I get it that our bones are great because stress makes them stronger. We rightly appreciate everything with that quality. Nietzsche's "what does not kill me makes me stronger is approvingly cited." We have learned that preventing small forest fires makes the big ones more devastating.
Early in the book, Taleb presents a long table, "The central triad: three types of exposure." The three columns are "fragile", "robust", and "antifragile." He wants readers to grasp that his idea of "antifragile" is distinct from "robust". There is a triad, not a diad. He provides many examples. In the row labeled "knowledge", "theory" is in column one (fragile), "expertise" in column two (robust), "erudition" is in three (antifragile).
I counted 63 rows (examples). It is interesting that many have the middle column blank. Fill these in?
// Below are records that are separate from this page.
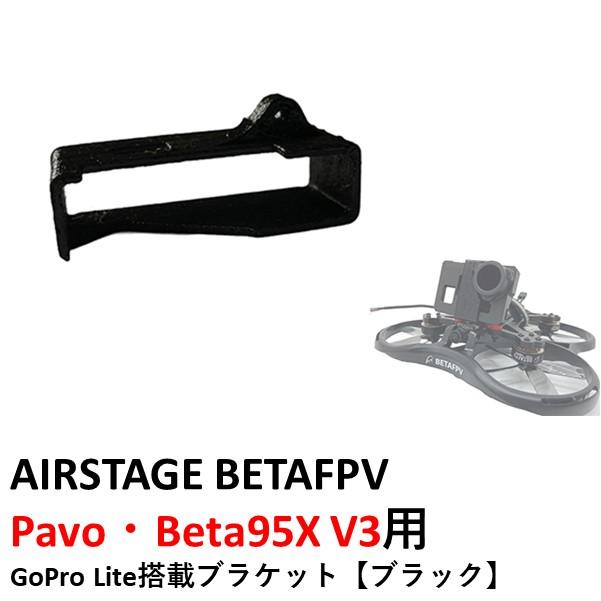 AIRSTAGE BETAFPV  Pavo・Beta95X V3用 GoPro Lite搭載ブラケット【ブラック】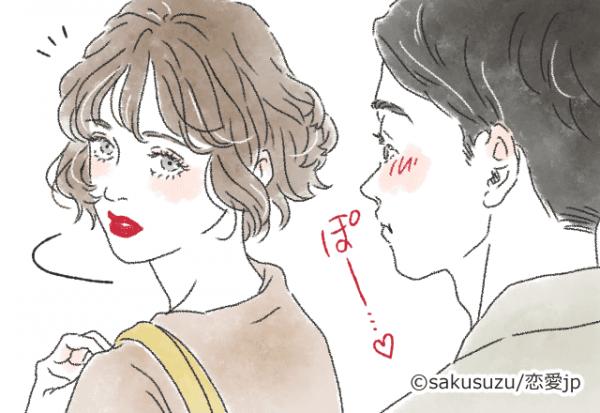 実は恋愛体質?!【12星座別】水瓶座×O型女性の性格傾向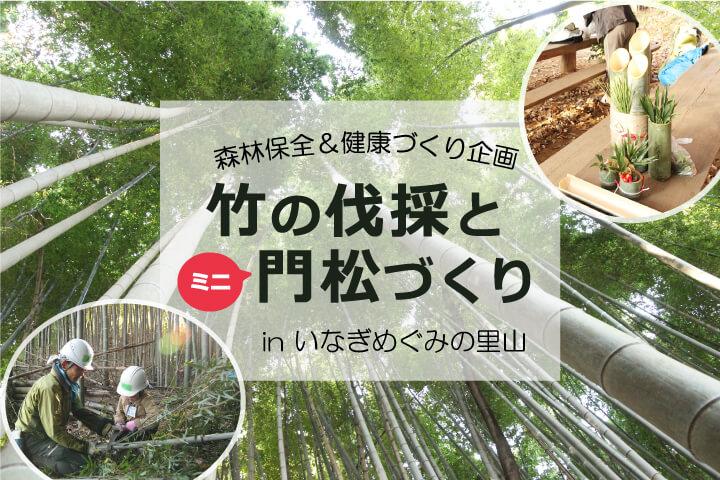 森林保全で健康づくり!「竹の伐採とミニ門松作りinいなぎめぐみの里山」を開催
A parlor game for your next dinner party?
Taleb's last row is labeled "Urbanism". Taleb puts Robert Moses and Le Corbusier in the "fragile" column and Jane Jacobs in the "antifragile" column. The middle, "robust" column is left blank.
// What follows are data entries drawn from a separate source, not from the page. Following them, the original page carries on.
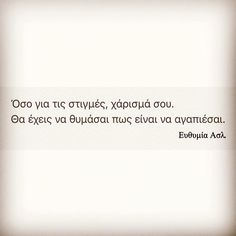 #greekquote #greekquotes #greek #quotes #quote #ellinika #ellinikaquotes #stoixoi #stoixakia #quotesoftheday #qotd #ελληνικα #στοιχακια… Missing You Quotes For Him, I Miss You Quotes, Me Quotes, Motivational Quotes, Funny Quotes, Fighter Quotes, Rainy Mood, I Still Miss You, Greek Quotes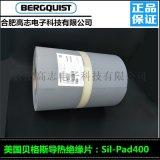 长三角Bergquist贝格斯SilPad400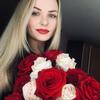Ирина Кололеева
Cities survive via flexbility. Land markets should do their thing (allow for flexbility). The labor force should likewise be adaptable and be able to gain new skills and be allowed into new occupations. Fixed capital is best if it can easily be retrofitted. Think of lofts and apartments in old industrial or office buildings. I had been calling it "adaptability" but a case can be made that successful adaptations increase the odds of more of them in the future. Call that "antifragility". If we define "cities" in terms of their broadest spatial boundaries, we find greatest rank-order stability at the top of the size rankings.